→ **やること**:
a. 休暇中の暮らしを綴った文章によると、筆者が最近新しく始めたことは何ですか。
b. 休暇中の暮らしを綴った文章の「ずっと休んでいると暇に潰され」から「体調不良の日などを除いて、殆ど毎日やっている。」までを、「親戚」を「知人」に差し替えて示してください。
c. 休暇中の暮らしを綴った文章の最後の文に続けて、その先を書いてください。

→ **本文**:
<<<<

子ども時代の体感時間は大人のそれと比べて長いというが、それでも同程度に感じるほどに、耐え抜くという言葉が相応しい日々だった。
私の人生のボーナスタイムは、大学院生活の終わりとともに少なくとも1度終わった。
もし来年、今の仕事を変えるにしても、労働から無縁の生活は恐らくもう来ない。
Fu*kin 人生100年時代。労働の概念を無くしてから出直してほしい。
法改正もままならぬまま、過重労働甚だしく一時は私を胃腸炎にまで陥れた現職だが、唯一の美点である長期休暇制度を利用して、今は心身穏やかな日々を過ごせている。
ずっと休んでいると暇に潰されて働きたくなる、といった精神は私には備わっていないので、もう残りの人生は休日だけがいい。
とは言え、私の生きている内にそんな生活が保障されることはないと思われるので、つまらぬ愚痴はここまでにする。

最近新しく始めたことと言えば、switchのフィットボクシングである。
偶々親戚から譲り受けたので、折角だからとやってみたが、これが案外続いてもう1ヶ月ほどになる。
体調不良の日などを除いて、殆ど毎日やっている。

>>>>

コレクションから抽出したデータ

<<<<

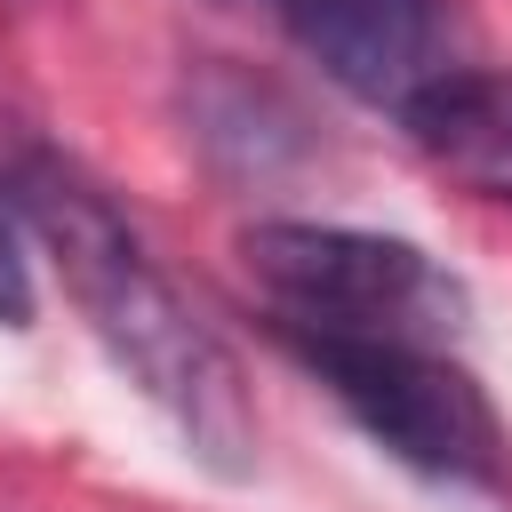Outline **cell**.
<instances>
[{
    "label": "cell",
    "instance_id": "obj_1",
    "mask_svg": "<svg viewBox=\"0 0 512 512\" xmlns=\"http://www.w3.org/2000/svg\"><path fill=\"white\" fill-rule=\"evenodd\" d=\"M16 216L32 224V240L56 256L72 304L88 312L96 344L120 360V376L184 432V448L216 472H248L256 464V400L240 360L224 352V336L184 304V288L152 264V248L136 240V224L56 152L16 160L8 176Z\"/></svg>",
    "mask_w": 512,
    "mask_h": 512
},
{
    "label": "cell",
    "instance_id": "obj_3",
    "mask_svg": "<svg viewBox=\"0 0 512 512\" xmlns=\"http://www.w3.org/2000/svg\"><path fill=\"white\" fill-rule=\"evenodd\" d=\"M280 344L408 472L456 488H488L504 472V424L440 344H408V336H280Z\"/></svg>",
    "mask_w": 512,
    "mask_h": 512
},
{
    "label": "cell",
    "instance_id": "obj_2",
    "mask_svg": "<svg viewBox=\"0 0 512 512\" xmlns=\"http://www.w3.org/2000/svg\"><path fill=\"white\" fill-rule=\"evenodd\" d=\"M248 280L272 304V336H408L440 344L464 320V288L392 232L360 224H248Z\"/></svg>",
    "mask_w": 512,
    "mask_h": 512
},
{
    "label": "cell",
    "instance_id": "obj_7",
    "mask_svg": "<svg viewBox=\"0 0 512 512\" xmlns=\"http://www.w3.org/2000/svg\"><path fill=\"white\" fill-rule=\"evenodd\" d=\"M0 8H16V0H0Z\"/></svg>",
    "mask_w": 512,
    "mask_h": 512
},
{
    "label": "cell",
    "instance_id": "obj_4",
    "mask_svg": "<svg viewBox=\"0 0 512 512\" xmlns=\"http://www.w3.org/2000/svg\"><path fill=\"white\" fill-rule=\"evenodd\" d=\"M288 40L360 104L408 112L432 80H448V0H272Z\"/></svg>",
    "mask_w": 512,
    "mask_h": 512
},
{
    "label": "cell",
    "instance_id": "obj_6",
    "mask_svg": "<svg viewBox=\"0 0 512 512\" xmlns=\"http://www.w3.org/2000/svg\"><path fill=\"white\" fill-rule=\"evenodd\" d=\"M32 312V280H24V256H16V240H8V224H0V320L16 328Z\"/></svg>",
    "mask_w": 512,
    "mask_h": 512
},
{
    "label": "cell",
    "instance_id": "obj_5",
    "mask_svg": "<svg viewBox=\"0 0 512 512\" xmlns=\"http://www.w3.org/2000/svg\"><path fill=\"white\" fill-rule=\"evenodd\" d=\"M400 120H408L416 152H424L448 184H464V192H480V200H512V64H504V72L456 64V72L432 80Z\"/></svg>",
    "mask_w": 512,
    "mask_h": 512
}]
</instances>
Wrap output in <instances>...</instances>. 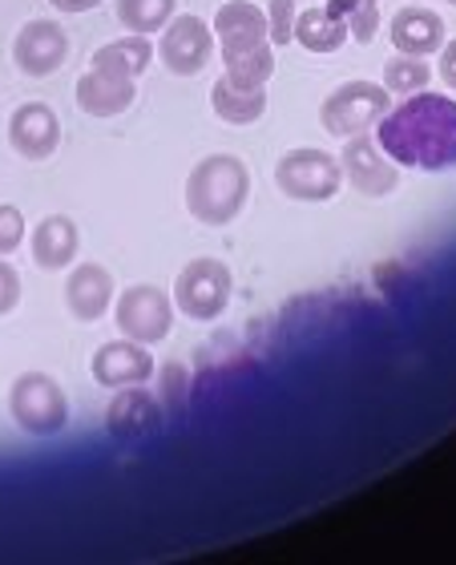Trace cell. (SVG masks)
<instances>
[{"label": "cell", "instance_id": "8", "mask_svg": "<svg viewBox=\"0 0 456 565\" xmlns=\"http://www.w3.org/2000/svg\"><path fill=\"white\" fill-rule=\"evenodd\" d=\"M388 114V89L375 82H343L336 85L324 106H319V126L331 138H356L368 134L375 121Z\"/></svg>", "mask_w": 456, "mask_h": 565}, {"label": "cell", "instance_id": "7", "mask_svg": "<svg viewBox=\"0 0 456 565\" xmlns=\"http://www.w3.org/2000/svg\"><path fill=\"white\" fill-rule=\"evenodd\" d=\"M114 323L126 340L153 348L174 331V295L153 282H138L114 299Z\"/></svg>", "mask_w": 456, "mask_h": 565}, {"label": "cell", "instance_id": "23", "mask_svg": "<svg viewBox=\"0 0 456 565\" xmlns=\"http://www.w3.org/2000/svg\"><path fill=\"white\" fill-rule=\"evenodd\" d=\"M324 9L343 21L348 36L356 45H372L375 33H380V0H328Z\"/></svg>", "mask_w": 456, "mask_h": 565}, {"label": "cell", "instance_id": "22", "mask_svg": "<svg viewBox=\"0 0 456 565\" xmlns=\"http://www.w3.org/2000/svg\"><path fill=\"white\" fill-rule=\"evenodd\" d=\"M114 17L126 33L150 36L162 33L178 17V0H114Z\"/></svg>", "mask_w": 456, "mask_h": 565}, {"label": "cell", "instance_id": "5", "mask_svg": "<svg viewBox=\"0 0 456 565\" xmlns=\"http://www.w3.org/2000/svg\"><path fill=\"white\" fill-rule=\"evenodd\" d=\"M174 311H182L194 323H214L219 316H226L234 295V275L223 259H190L174 279Z\"/></svg>", "mask_w": 456, "mask_h": 565}, {"label": "cell", "instance_id": "27", "mask_svg": "<svg viewBox=\"0 0 456 565\" xmlns=\"http://www.w3.org/2000/svg\"><path fill=\"white\" fill-rule=\"evenodd\" d=\"M24 238H29V223H24L21 206L0 202V259H9L12 250H21Z\"/></svg>", "mask_w": 456, "mask_h": 565}, {"label": "cell", "instance_id": "6", "mask_svg": "<svg viewBox=\"0 0 456 565\" xmlns=\"http://www.w3.org/2000/svg\"><path fill=\"white\" fill-rule=\"evenodd\" d=\"M275 186L291 202H331L343 186V166L328 150L299 146L275 162Z\"/></svg>", "mask_w": 456, "mask_h": 565}, {"label": "cell", "instance_id": "29", "mask_svg": "<svg viewBox=\"0 0 456 565\" xmlns=\"http://www.w3.org/2000/svg\"><path fill=\"white\" fill-rule=\"evenodd\" d=\"M436 77L456 94V41H445L441 53H436Z\"/></svg>", "mask_w": 456, "mask_h": 565}, {"label": "cell", "instance_id": "30", "mask_svg": "<svg viewBox=\"0 0 456 565\" xmlns=\"http://www.w3.org/2000/svg\"><path fill=\"white\" fill-rule=\"evenodd\" d=\"M57 12H94L102 0H49Z\"/></svg>", "mask_w": 456, "mask_h": 565}, {"label": "cell", "instance_id": "17", "mask_svg": "<svg viewBox=\"0 0 456 565\" xmlns=\"http://www.w3.org/2000/svg\"><path fill=\"white\" fill-rule=\"evenodd\" d=\"M73 97H77L82 114H89V118H117V114H126V109L134 106L138 89H134V82H126V77L85 70L82 77H77V85H73Z\"/></svg>", "mask_w": 456, "mask_h": 565}, {"label": "cell", "instance_id": "24", "mask_svg": "<svg viewBox=\"0 0 456 565\" xmlns=\"http://www.w3.org/2000/svg\"><path fill=\"white\" fill-rule=\"evenodd\" d=\"M428 82H433V65L424 57H392L384 65V89L396 97H412L421 94V89H428Z\"/></svg>", "mask_w": 456, "mask_h": 565}, {"label": "cell", "instance_id": "13", "mask_svg": "<svg viewBox=\"0 0 456 565\" xmlns=\"http://www.w3.org/2000/svg\"><path fill=\"white\" fill-rule=\"evenodd\" d=\"M9 146L24 162H49L61 146V118L45 102H24L9 114Z\"/></svg>", "mask_w": 456, "mask_h": 565}, {"label": "cell", "instance_id": "14", "mask_svg": "<svg viewBox=\"0 0 456 565\" xmlns=\"http://www.w3.org/2000/svg\"><path fill=\"white\" fill-rule=\"evenodd\" d=\"M117 299L114 275L102 267V263H73L70 275H65V311H70L77 323H97L106 316Z\"/></svg>", "mask_w": 456, "mask_h": 565}, {"label": "cell", "instance_id": "9", "mask_svg": "<svg viewBox=\"0 0 456 565\" xmlns=\"http://www.w3.org/2000/svg\"><path fill=\"white\" fill-rule=\"evenodd\" d=\"M214 29L194 12H178L174 21L162 29V41H158V57L174 77H199L214 57Z\"/></svg>", "mask_w": 456, "mask_h": 565}, {"label": "cell", "instance_id": "11", "mask_svg": "<svg viewBox=\"0 0 456 565\" xmlns=\"http://www.w3.org/2000/svg\"><path fill=\"white\" fill-rule=\"evenodd\" d=\"M340 166H343V182H351L356 194H368V199H388L400 186V166L380 150L375 134L343 138Z\"/></svg>", "mask_w": 456, "mask_h": 565}, {"label": "cell", "instance_id": "25", "mask_svg": "<svg viewBox=\"0 0 456 565\" xmlns=\"http://www.w3.org/2000/svg\"><path fill=\"white\" fill-rule=\"evenodd\" d=\"M153 380H158V401L166 408H182L190 392V367L182 360H166L162 367H153Z\"/></svg>", "mask_w": 456, "mask_h": 565}, {"label": "cell", "instance_id": "1", "mask_svg": "<svg viewBox=\"0 0 456 565\" xmlns=\"http://www.w3.org/2000/svg\"><path fill=\"white\" fill-rule=\"evenodd\" d=\"M375 141L400 170H456V97L433 89L404 97L375 121Z\"/></svg>", "mask_w": 456, "mask_h": 565}, {"label": "cell", "instance_id": "4", "mask_svg": "<svg viewBox=\"0 0 456 565\" xmlns=\"http://www.w3.org/2000/svg\"><path fill=\"white\" fill-rule=\"evenodd\" d=\"M9 416L29 436H57L70 424V396L49 372H21L9 384Z\"/></svg>", "mask_w": 456, "mask_h": 565}, {"label": "cell", "instance_id": "2", "mask_svg": "<svg viewBox=\"0 0 456 565\" xmlns=\"http://www.w3.org/2000/svg\"><path fill=\"white\" fill-rule=\"evenodd\" d=\"M214 45L223 49V77L246 89H267L275 77V45H271L267 12L255 0H226L214 12Z\"/></svg>", "mask_w": 456, "mask_h": 565}, {"label": "cell", "instance_id": "3", "mask_svg": "<svg viewBox=\"0 0 456 565\" xmlns=\"http://www.w3.org/2000/svg\"><path fill=\"white\" fill-rule=\"evenodd\" d=\"M251 199V170L238 153H206L187 174V211L202 226H231Z\"/></svg>", "mask_w": 456, "mask_h": 565}, {"label": "cell", "instance_id": "19", "mask_svg": "<svg viewBox=\"0 0 456 565\" xmlns=\"http://www.w3.org/2000/svg\"><path fill=\"white\" fill-rule=\"evenodd\" d=\"M211 109L214 118L226 121V126H255L267 114V89H246V85L219 77L211 85Z\"/></svg>", "mask_w": 456, "mask_h": 565}, {"label": "cell", "instance_id": "28", "mask_svg": "<svg viewBox=\"0 0 456 565\" xmlns=\"http://www.w3.org/2000/svg\"><path fill=\"white\" fill-rule=\"evenodd\" d=\"M17 303H21V275L9 259H0V316L17 311Z\"/></svg>", "mask_w": 456, "mask_h": 565}, {"label": "cell", "instance_id": "12", "mask_svg": "<svg viewBox=\"0 0 456 565\" xmlns=\"http://www.w3.org/2000/svg\"><path fill=\"white\" fill-rule=\"evenodd\" d=\"M153 355L146 343H134L126 340V335H117V340L102 343L94 352V360H89V372H94V380L102 384V388H138V384H150L153 380Z\"/></svg>", "mask_w": 456, "mask_h": 565}, {"label": "cell", "instance_id": "20", "mask_svg": "<svg viewBox=\"0 0 456 565\" xmlns=\"http://www.w3.org/2000/svg\"><path fill=\"white\" fill-rule=\"evenodd\" d=\"M291 36H295V45H304L307 53H340L351 41L343 21H336L328 9H299Z\"/></svg>", "mask_w": 456, "mask_h": 565}, {"label": "cell", "instance_id": "16", "mask_svg": "<svg viewBox=\"0 0 456 565\" xmlns=\"http://www.w3.org/2000/svg\"><path fill=\"white\" fill-rule=\"evenodd\" d=\"M29 250H33V263L41 271H65V267L77 263L82 231H77V223H73L70 214H45V218L33 226Z\"/></svg>", "mask_w": 456, "mask_h": 565}, {"label": "cell", "instance_id": "10", "mask_svg": "<svg viewBox=\"0 0 456 565\" xmlns=\"http://www.w3.org/2000/svg\"><path fill=\"white\" fill-rule=\"evenodd\" d=\"M70 33L65 24L49 21V17H36V21L21 24V33L12 41V65L24 73V77H53V73L70 61Z\"/></svg>", "mask_w": 456, "mask_h": 565}, {"label": "cell", "instance_id": "31", "mask_svg": "<svg viewBox=\"0 0 456 565\" xmlns=\"http://www.w3.org/2000/svg\"><path fill=\"white\" fill-rule=\"evenodd\" d=\"M448 4H453V9H456V0H448Z\"/></svg>", "mask_w": 456, "mask_h": 565}, {"label": "cell", "instance_id": "15", "mask_svg": "<svg viewBox=\"0 0 456 565\" xmlns=\"http://www.w3.org/2000/svg\"><path fill=\"white\" fill-rule=\"evenodd\" d=\"M388 36L396 45L400 57H433L445 45V17L436 9H421V4H409L400 9L388 24Z\"/></svg>", "mask_w": 456, "mask_h": 565}, {"label": "cell", "instance_id": "21", "mask_svg": "<svg viewBox=\"0 0 456 565\" xmlns=\"http://www.w3.org/2000/svg\"><path fill=\"white\" fill-rule=\"evenodd\" d=\"M109 433L114 436H138L141 428H150V420H158V396L138 388H121L109 404Z\"/></svg>", "mask_w": 456, "mask_h": 565}, {"label": "cell", "instance_id": "18", "mask_svg": "<svg viewBox=\"0 0 456 565\" xmlns=\"http://www.w3.org/2000/svg\"><path fill=\"white\" fill-rule=\"evenodd\" d=\"M150 61H153L150 36L129 33V36H117V41L97 49L94 61H89V70L114 73V77H126V82H138L141 73L150 70Z\"/></svg>", "mask_w": 456, "mask_h": 565}, {"label": "cell", "instance_id": "26", "mask_svg": "<svg viewBox=\"0 0 456 565\" xmlns=\"http://www.w3.org/2000/svg\"><path fill=\"white\" fill-rule=\"evenodd\" d=\"M267 29H271V45H291L295 36V17H299V0H267Z\"/></svg>", "mask_w": 456, "mask_h": 565}]
</instances>
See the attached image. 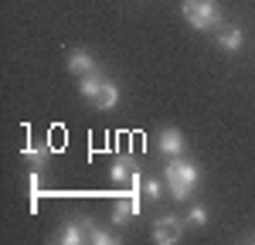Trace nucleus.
<instances>
[{"instance_id":"f257e3e1","label":"nucleus","mask_w":255,"mask_h":245,"mask_svg":"<svg viewBox=\"0 0 255 245\" xmlns=\"http://www.w3.org/2000/svg\"><path fill=\"white\" fill-rule=\"evenodd\" d=\"M163 181H167V191L174 194V201H187L201 184V170H197V163L184 160V157H167Z\"/></svg>"},{"instance_id":"f03ea898","label":"nucleus","mask_w":255,"mask_h":245,"mask_svg":"<svg viewBox=\"0 0 255 245\" xmlns=\"http://www.w3.org/2000/svg\"><path fill=\"white\" fill-rule=\"evenodd\" d=\"M180 14H184V20L194 31H215V27H221V7L215 0H184Z\"/></svg>"},{"instance_id":"7ed1b4c3","label":"nucleus","mask_w":255,"mask_h":245,"mask_svg":"<svg viewBox=\"0 0 255 245\" xmlns=\"http://www.w3.org/2000/svg\"><path fill=\"white\" fill-rule=\"evenodd\" d=\"M180 235H184V222L177 215H163L153 222V242L157 245H174L180 242Z\"/></svg>"},{"instance_id":"20e7f679","label":"nucleus","mask_w":255,"mask_h":245,"mask_svg":"<svg viewBox=\"0 0 255 245\" xmlns=\"http://www.w3.org/2000/svg\"><path fill=\"white\" fill-rule=\"evenodd\" d=\"M61 245H82L89 239V228H85V218H72V222H65L58 228V235H55Z\"/></svg>"},{"instance_id":"39448f33","label":"nucleus","mask_w":255,"mask_h":245,"mask_svg":"<svg viewBox=\"0 0 255 245\" xmlns=\"http://www.w3.org/2000/svg\"><path fill=\"white\" fill-rule=\"evenodd\" d=\"M68 72L82 79V75H92V72H99V65H96V58H92L85 48H75V51L68 55Z\"/></svg>"},{"instance_id":"423d86ee","label":"nucleus","mask_w":255,"mask_h":245,"mask_svg":"<svg viewBox=\"0 0 255 245\" xmlns=\"http://www.w3.org/2000/svg\"><path fill=\"white\" fill-rule=\"evenodd\" d=\"M136 170H139V163L133 160L129 153H123L119 160H113V167H109V177H113V184H129Z\"/></svg>"},{"instance_id":"0eeeda50","label":"nucleus","mask_w":255,"mask_h":245,"mask_svg":"<svg viewBox=\"0 0 255 245\" xmlns=\"http://www.w3.org/2000/svg\"><path fill=\"white\" fill-rule=\"evenodd\" d=\"M157 143H160V153H167V157H184V133H180V129H163Z\"/></svg>"},{"instance_id":"6e6552de","label":"nucleus","mask_w":255,"mask_h":245,"mask_svg":"<svg viewBox=\"0 0 255 245\" xmlns=\"http://www.w3.org/2000/svg\"><path fill=\"white\" fill-rule=\"evenodd\" d=\"M133 215H139V204L133 201V198H119V201L113 204V225H116V228L129 225V218H133Z\"/></svg>"},{"instance_id":"1a4fd4ad","label":"nucleus","mask_w":255,"mask_h":245,"mask_svg":"<svg viewBox=\"0 0 255 245\" xmlns=\"http://www.w3.org/2000/svg\"><path fill=\"white\" fill-rule=\"evenodd\" d=\"M92 106H96L99 113H109V109H116V106H119V89L113 85V82H102V89H99L96 99H92Z\"/></svg>"},{"instance_id":"9d476101","label":"nucleus","mask_w":255,"mask_h":245,"mask_svg":"<svg viewBox=\"0 0 255 245\" xmlns=\"http://www.w3.org/2000/svg\"><path fill=\"white\" fill-rule=\"evenodd\" d=\"M218 44H221L225 51H238V48H242V27L221 24V27H218Z\"/></svg>"},{"instance_id":"9b49d317","label":"nucleus","mask_w":255,"mask_h":245,"mask_svg":"<svg viewBox=\"0 0 255 245\" xmlns=\"http://www.w3.org/2000/svg\"><path fill=\"white\" fill-rule=\"evenodd\" d=\"M102 82H106V79H102L99 72H92V75H82V79H79V92H82V99L92 102V99L99 96V89H102Z\"/></svg>"},{"instance_id":"f8f14e48","label":"nucleus","mask_w":255,"mask_h":245,"mask_svg":"<svg viewBox=\"0 0 255 245\" xmlns=\"http://www.w3.org/2000/svg\"><path fill=\"white\" fill-rule=\"evenodd\" d=\"M85 228H89V242H96V245H116L119 242L116 235H109L106 228H99L92 218H85Z\"/></svg>"},{"instance_id":"ddd939ff","label":"nucleus","mask_w":255,"mask_h":245,"mask_svg":"<svg viewBox=\"0 0 255 245\" xmlns=\"http://www.w3.org/2000/svg\"><path fill=\"white\" fill-rule=\"evenodd\" d=\"M38 194H41V174L31 167V174H27V198H31V211H38Z\"/></svg>"},{"instance_id":"4468645a","label":"nucleus","mask_w":255,"mask_h":245,"mask_svg":"<svg viewBox=\"0 0 255 245\" xmlns=\"http://www.w3.org/2000/svg\"><path fill=\"white\" fill-rule=\"evenodd\" d=\"M143 194H146L150 201H160V198H163V184H160L157 177H143Z\"/></svg>"},{"instance_id":"2eb2a0df","label":"nucleus","mask_w":255,"mask_h":245,"mask_svg":"<svg viewBox=\"0 0 255 245\" xmlns=\"http://www.w3.org/2000/svg\"><path fill=\"white\" fill-rule=\"evenodd\" d=\"M27 163L44 167V163H48V150H44V146H27Z\"/></svg>"},{"instance_id":"dca6fc26","label":"nucleus","mask_w":255,"mask_h":245,"mask_svg":"<svg viewBox=\"0 0 255 245\" xmlns=\"http://www.w3.org/2000/svg\"><path fill=\"white\" fill-rule=\"evenodd\" d=\"M187 222H191V225H204V222H208V211L194 204V208H191V215H187Z\"/></svg>"},{"instance_id":"f3484780","label":"nucleus","mask_w":255,"mask_h":245,"mask_svg":"<svg viewBox=\"0 0 255 245\" xmlns=\"http://www.w3.org/2000/svg\"><path fill=\"white\" fill-rule=\"evenodd\" d=\"M249 242H255V232H252V235H249Z\"/></svg>"}]
</instances>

>>>>

→ **回答一覧**:
a. switchのフィットボクシングです。

b.
ずっと休んでいると暇に潰されて働きたくなる、といった精神は私には備わっていないので、もう残りの人生は休日だけがいい。
とは言え、私の生きている内にそんな生活が保障されることはないと思われるので、つまらぬ愚痴はここまでにする。

最近新しく始めたことと言えば、switchのフィットボクシングである。
偶々知人から譲り受けたので、折角だからとやってみたが、これが案外続いてもう1ヶ月ほどになる。
体調不良の日などを除いて、殆ど毎日やっている。

c.
私も運動がそれほど好きなわけではないのだが、ゲームは好きであることと、空調の効いた部屋から出ずに行える運動不足解消の手立てとして、うってつけだった。
どうせ外は日差しが照りつけていて、人が多いところに出て行くのも気が引ける。
買い物に行けば、予算を忘れて辻斬りのように買い漁ってしまう(この1ヶ月において、化粧品だけでも既にいくら使ったのかは計算したくない)。
散財を防げて健康にもなれる、良い暇潰しを見つけたというものだ。
元より体重の減少を図る必要は然程なかったが、体重は変わらずとも見た目にはほんの少し引き締まったような気がする。
しかし、それよりも良かったのは、実践向きのトレーニングではないとは言え、「これでいつでも、ある程度の殴る準備ができている」という感覚が、精神的に良い作用をもたらしていることだ。
まあ、戦闘力で換算するなら、今まで3だったのが3.2くらいになった程度の変化だろうけれど。
それでも、成人してからは自分の変化を体感すること自体が減ってくるので、ほんの少しの変化でも楽しくなる。
錚々たる強キャラの声に励まされながらのトレーニングは、普通にテンションが上がるので、おすすめしたい。

それにしても、毎日こうも暑くては嫌になる。
アウトドアの趣味は無いし、常に冷房の効いた部屋にいるのだから、外がどれだけ暑かろうが関係ないと言えばそうなのだけど。
夏の良いところを考えてみたが、酒は年中いつ飲んでも美味いものだし、夏野菜は苦手なものが多いし、夏の煙草は不味い。
過ごしやすい季節の春と秋は、近年の気温変化によって、あってないようなものという始末。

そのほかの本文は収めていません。